# Proof for area of an equilateral triangle with respect to one side?

I'm trying to find out the area of an equilateral triangle with respect to one side. Anything wrong with my proof?

An equilateral triangle with sides of length $$a$$ can be divided in half along the base to create two triangles with right angles. The sides would be $$h$$ (height), $$y$$ (hypotenuse) and $$b$$ (base). I know what some of these sides are:

$$y = a \\ b = 0.5a \\ h = ?$$

Using Pythagorean theorem, I can find the length of $$h$$:

\begin{align}c^2 &= a^2 + b^2 \\ h^2 &= b^2 + y^2 \\ &= 0.5a^2 + a^2 \\ h &= \pm\frac{a\times\sqrt{3}}{2} \end{align}

Since the length can only be positive, we're left with $$h =\frac{a\times\sqrt{3}}{2}$$.

The area $$A$$ of a triangle is $$A = (b \times h) / 2$$. We can plug in our numbers:

\begin{align} A &= \frac{b \times h}{2} \\ &= \frac{\frac{a}{2} \times \frac{a\times\sqrt{3}}{2}}{2} \\ &= \frac{a^2\times\sqrt{3}}{8} \end{align}

But since we halved the equilateral triangle together, the area of the equilateral is twice this number, since we recombine the two triangles:

\begin{align} A &= 2\times\frac{a^2\times\sqrt{3}}{8} \\ &= \frac{a^2\times\sqrt{3}}{4} \end{align}

This is indeed the area of an equilateral triangle with respect to side $$a$$.

• Heron’s formula for the area of a triangle given its side lengths leads to a particularly simple proof. – amd Jan 21 '19 at 21:26

Overall, this seems fine. Some notes:

• Depending on the intent behind this, you might need to specify that the height you constructed is the median of an isosceles triangle (since under the typical definition, equilateral triangles are isosceles). This thought is mostly drawn from how some profs can be with homework assignments and assuming stuff, I doubt anyone with a decent knowledge of basic geometry would actually doubt it.

• You could probably shave a few bits of calculation/explanation by noting, once you have $$h = a \sqrt 3 / 2$$, you have the base $$b = a$$ as given, and thus $$A = bh/2 = a^2 \sqrt 3 / 4$$ (thus circumventing the whole "this triangle is the area of two half-triangles" bit).

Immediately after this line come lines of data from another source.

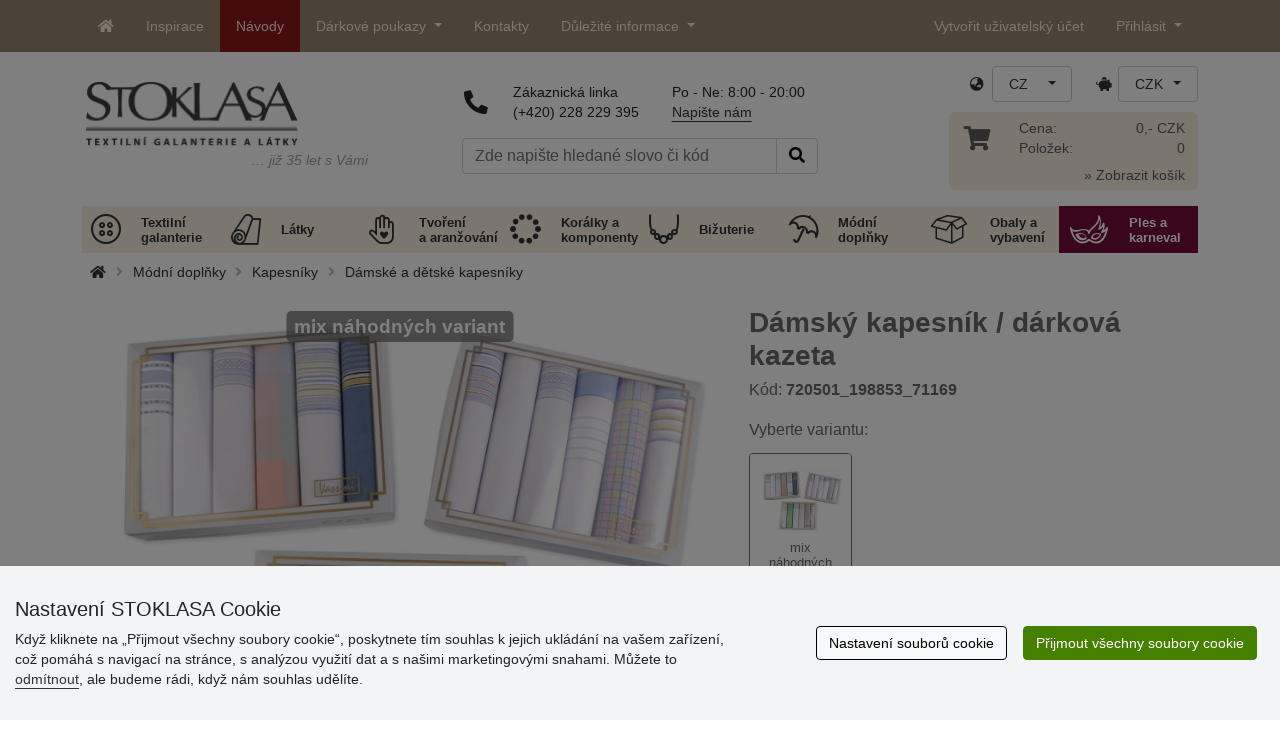

--- FILE ---
content_type: text/html; charset=UTF-8
request_url: https://www.stoklasa.cz/ajax.php?luigisbox&typ=dkz
body_size: 456
content:
<div class='row mt-20' style='margin: 0 -5px;'><div class="col-6 col-lg-3 mt-3"> 
                  <div class="d-block rounded h-100 p-3 bg-white box-shadow">
                     <div class="row h-100">
                        <div class="align-self-start mb-2">
                           <a href="/motylek-x117378" data-track="product_click" title="Motýlek">
                              <img class="img-responsive" src="https://cdn.stoklasa.cz/i/product/210_auto/680615_267049_1.jpg" alt="Bavlněná kabelka 38x24 cm" width="320" height="210" loading="lazy"> 
                           </a>
                        </div> 
                        <div class="align-self-start text-center fw-bold my-2">Motýlek</div>
                        <div class="align-self-end"> 
                           <div class="d-grid gap-2 col-12 mx-auto align-items-end"> 
                              <a class="btn btn-stoklasa my-2 py-md-2 fw-bold" href="/motylek-x117378" title="/motylek-x117378">Zobrazit</a> 
                           </div>
                        </div>
                     </div>
                  </div>
              </div><div class="col-6 col-lg-3 mt-3"> 
                  <div class="d-block rounded h-100 p-3 bg-white box-shadow">
                     <div class="row h-100">
                        <div class="align-self-start mb-2">
                           <a href="/damske-divci-zinylkove-rukavice-x151014" data-track="product_click" title="Dámské / dívčí žinylkové rukavice">
                              <img class="img-responsive" src="https://cdn.stoklasa.cz/i/product/210_auto/870013_119884_1.jpg" alt="Bavlněná kabelka 38x24 cm" width="320" height="210" loading="lazy"> 
                           </a>
                        </div> 
                        <div class="align-self-start text-center fw-bold my-2">Dámské / dívčí žinylkové rukavice</div>
                        <div class="align-self-end"> 
                           <div class="d-grid gap-2 col-12 mx-auto align-items-end"> 
                              <a class="btn btn-stoklasa my-2 py-md-2 fw-bold" href="/damske-divci-zinylkove-rukavice-x151014" title="/damske-divci-zinylkove-rukavice-x151014">Zobrazit</a> 
                           </div>
                        </div>
                     </div>
                  </div>
              </div><div class="col-6 col-lg-3 mt-3"> 
                  <div class="d-block rounded h-100 p-3 bg-white box-shadow">
                     <div class="row h-100">
                        <div class="align-self-start mb-2">
                           <a href="/damske-divci-pletene-rukavice-x153321" data-track="product_click" title="Dámské / dívčí pletené rukavice">
                              <img class="img-responsive" src="https://cdn.stoklasa.cz/i/product/210_auto/290797_254815_1.jpg" alt="Bavlněná kabelka 38x24 cm" width="320" height="210" loading="lazy"> 
                           </a>
                        </div> 
                        <div class="align-self-start text-center fw-bold my-2">Dámské / dívčí pletené rukavice</div>
                        <div class="align-self-end"> 
                           <div class="d-grid gap-2 col-12 mx-auto align-items-end"> 
                              <a class="btn btn-stoklasa my-2 py-md-2 fw-bold" href="/damske-divci-pletene-rukavice-x153321" title="/damske-divci-pletene-rukavice-x153321">Zobrazit</a> 
                           </div>
                        </div>
                     </div>
                  </div>
              </div><div class="col-6 col-lg-3 mt-3"> 
                  <div class="d-block rounded h-100 p-3 bg-white box-shadow">
                     <div class="row h-100">
                        <div class="align-self-start mb-2">
                           <a href="/damske-divci-frote-ponozky-x155755" data-track="product_click" title="Dámské / dívčí froté ponožky">
                              <img class="img-responsive" src="https://cdn.stoklasa.cz/i/product/210_auto/290869_228617_1.jpg" alt="Bavlněná kabelka 38x24 cm" width="320" height="210" loading="lazy"> 
                           </a>
                        </div> 
                        <div class="align-self-start text-center fw-bold my-2">Dámské / dívčí froté ponožky</div>
                        <div class="align-self-end"> 
                           <div class="d-grid gap-2 col-12 mx-auto align-items-end"> 
                              <a class="btn btn-stoklasa my-2 py-md-2 fw-bold" href="/damske-divci-frote-ponozky-x155755" title="/damske-divci-frote-ponozky-x155755">Zobrazit</a> 
                           </div>
                        </div>
                     </div>
                  </div>
              </div></div>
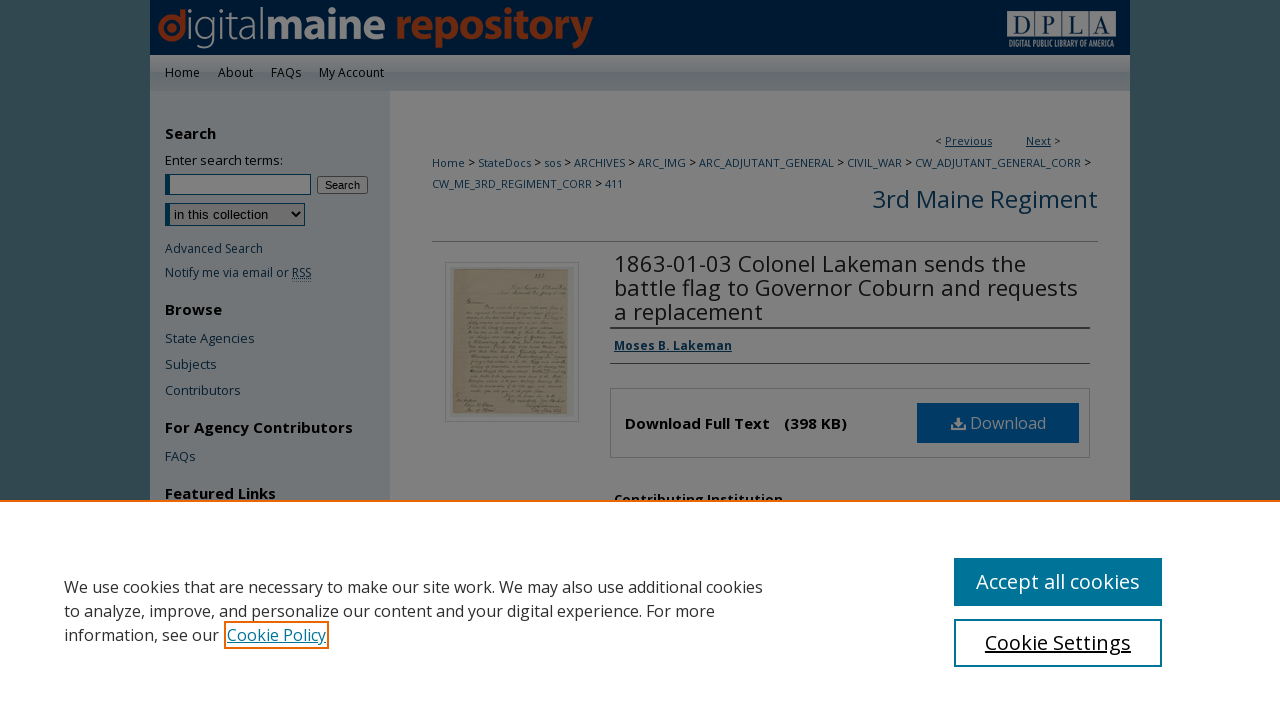

--- FILE ---
content_type: image/svg+xml
request_url: http://rightsstatements.org/files/buttons/NoC-US.dark-white-interior-blue-type.svg
body_size: 1166
content:
<svg id="FINAL" xmlns="http://www.w3.org/2000/svg" viewBox="0 0 148.03 31.21"><defs><style>.cls-1{fill:#fff;}.cls-2{fill:#008cc8;}.cls-3{fill:#414042;}</style></defs><title>NoC-US.dark-white-interior-blue-type</title><circle class="cls-1" cx="15.04" cy="15.16" r="13.91"/><path class="cls-2" d="M1972.18,2754.42h2.63v13.86h-2.63v-13.86Z" transform="translate(-1934.55 -2754.42)"/><path class="cls-2" d="M1977,2754.42h2.45l3.94,7.56v-7.56H1986v13.86h-2.3l-4.1-7.88v7.88H1977v-13.86Z" transform="translate(-1934.55 -2754.42)"/><path class="cls-2" d="M1993.8,2756.92h-2.63v-2.5h7.92v2.5h-2.63v11.37h-2.65v-11.37Z" transform="translate(-1934.55 -2754.42)"/><path class="cls-2" d="M2000.59,2754.42h2.65v5.64h3.39v-5.64h2.65v13.86h-2.65v-5.72h-3.39v5.72h-2.65v-13.86Z" transform="translate(-1934.55 -2754.42)"/><path class="cls-2" d="M2011.41,2754.42h7.21v2.46H2014v3.21h4v2.46h-4v3.29h4.65v2.46h-7.29v-13.86Z" transform="translate(-1934.55 -2754.42)"/><path class="cls-2" d="M1972,2780.69v-9.11h2.65v9.25c0,1.6.69,2.36,1.76,2.36s1.76-.73,1.76-2.34v-9.27h2.63v9.09c0,3.39-1.78,5-4.42,5S1972,2784,1972,2780.69Z" transform="translate(-1934.55 -2754.42)"/><path class="cls-2" d="M1982.83,2771.58h2.45l3.94,7.56v-7.56h2.59v13.86h-2.3l-4.1-7.88v7.88h-2.59v-13.86Z" transform="translate(-1934.55 -2754.42)"/><path class="cls-2" d="M1994,2771.58h2.63v13.86H1994v-13.86Z" transform="translate(-1934.55 -2754.42)"/><path class="cls-2" d="M2000.89,2774.07h-2.63v-2.5h7.92v2.5h-2.63v11.37h-2.65v-11.37Z" transform="translate(-1934.55 -2754.42)"/><path class="cls-2" d="M2007.67,2771.58h7.21V2774h-4.57v3.21h4v2.46h-4V2783H2015v2.46h-7.29v-13.86Z" transform="translate(-1934.55 -2754.42)"/><path class="cls-2" d="M2016.7,2771.58h3.43c3.62,0,5.78,2.52,5.78,6.77v0.32c0,4.24-2.16,6.77-5.78,6.77h-3.43v-13.86Zm2.65,2.42v9h0.73c1.84,0,3.09-1.33,3.09-4.42v-0.2c0-3.09-1.25-4.42-3.09-4.42h-0.73Z" transform="translate(-1934.55 -2754.42)"/><path class="cls-2" d="M2030.22,2783.74l1.58-2.06a4,4,0,0,0,2.65,1.45,1.42,1.42,0,0,0,1.54-1.43c0-.61-0.32-1.09-1.88-2-2.1-1.25-3.33-2.34-3.33-4.28v0a3.86,3.86,0,0,1,4.18-3.92,5.19,5.19,0,0,1,3.74,1.6l-1.62,2a3.2,3.2,0,0,0-2.24-1.19,1.25,1.25,0,0,0-1.39,1.21c0,0.65.32,1.13,2.24,2.32s3,2.28,3,4.12v0a4,4,0,0,1-4.18,4A5.92,5.92,0,0,1,2030.22,2783.74Z" transform="translate(-1934.55 -2754.42)"/><path class="cls-2" d="M2041.86,2774.07h-2.63v-2.5h7.92v2.5h-2.63v11.37h-2.65v-11.37Z" transform="translate(-1934.55 -2754.42)"/><path class="cls-2" d="M2050.59,2771.52h2.67l3.86,13.92h-2.71l-0.75-2.89h-3.56l-0.73,2.89h-2.61Zm2.44,8.67-1.13-4.55-1.17,4.55h2.3Z" transform="translate(-1934.55 -2754.42)"/><path class="cls-2" d="M2059.33,2774.07h-2.63v-2.5h7.92v2.5H2062v11.37h-2.65v-11.37Z" transform="translate(-1934.55 -2754.42)"/><path class="cls-2" d="M2066.12,2771.58h7.21V2774h-4.57v3.21h4v2.46h-4V2783h4.65v2.46h-7.29v-13.86Z" transform="translate(-1934.55 -2754.42)"/><path class="cls-2" d="M2074.08,2783.74l1.58-2.06a4,4,0,0,0,2.65,1.45,1.42,1.42,0,0,0,1.54-1.43c0-.61-0.32-1.09-1.88-2-2.1-1.25-3.33-2.34-3.33-4.28v0a3.86,3.86,0,0,1,4.18-3.92,5.18,5.18,0,0,1,3.74,1.6l-1.62,2a3.2,3.2,0,0,0-2.24-1.19,1.25,1.25,0,0,0-1.39,1.21c0,0.65.32,1.13,2.24,2.32s3,2.28,3,4.12v0a4,4,0,0,1-4.18,4A5.92,5.92,0,0,1,2074.08,2783.74Z" transform="translate(-1934.55 -2754.42)"/><path class="cls-3" d="M1965.55,2754.43v15.5a15.5,15.5,0,0,1-15.5,15.5h-15.5v-15.5a15.5,15.5,0,0,1,15.5-15.5h15.5Zm-24,15.65a8.13,8.13,0,0,1,2.47-6,8.36,8.36,0,0,1,6.06-2.41,8.51,8.51,0,0,1,4.53,1.22l3.06-3.06a12.66,12.66,0,0,0-17.72,17.72l2.86-2.86A8.14,8.14,0,0,1,1941.51,2770.08Zm18.51-8-12.35,12.35a4.5,4.5,0,0,0,2.27.58,5.37,5.37,0,0,0,4.38-2.12l2.32,2.4a8.48,8.48,0,0,1-6.53,3.11,8.81,8.81,0,0,1-5-1.41l-2.86,2.86a12.54,12.54,0,0,0,7.79,2.7A12.66,12.66,0,0,0,1960,2762.13Zm-14.77,7.91a5.8,5.8,0,0,0,.28,1.87l6.49-6.49a5.06,5.06,0,0,0-1.81-.31,5,5,0,0,0-3.5,1.33A4.67,4.67,0,0,0,1945.25,2770Z" transform="translate(-1934.55 -2754.42)"/></svg>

Not that your approach is wrong, though, just a little longer in that respect than is necessary.

• There's no real need to introduce $$y$$ as a separate variable, since $$y = a$$ by construction. So you can just note that the hypotenuse is the side of the triangle, and thus $$a$$. Minor nitpick, nothing big.

Overall, just minor nitpicks. Those aside your proof seems good.

Your proof is fine, but in the spirit of visual geometry, let me present a cute alternative: (You might want to break out paper/pencil to follow along with the diagram, but maybe not since the figure is so simple.)

Draw a regular hexagon made from 6 equilateral triangles, then draw the equilateral triangle formed by taking every other vertex of the hexagon. Now, since all equilateral triangles are similar, the area of the large equilateral triangle is $$k^{2}A$$, where $$A$$ is the area of the smaller equilateral triangles, for some scale factor $$k$$. On the other hand, the large equilateral triangle is half the area of the hexagon. So, since the hexagon has area $$6A$$, we have that $$k^{2} = 3$$. Now, we can compute the area of the hexagon as 3 times the area of the rhombuses formed by adjacent pairs of smaller equilateral triangles. The area of each rhombus is $$\frac{ka \cdot a}{2}$$, if the side length of each small equilateral triangle is $$a$$. Thus, we have $$\frac{1}{2}ka^{2} = 6 A$$ and $$k = \sqrt{3}$$, so $$A = \frac{\sqrt{3}}{4}a^{2}$$.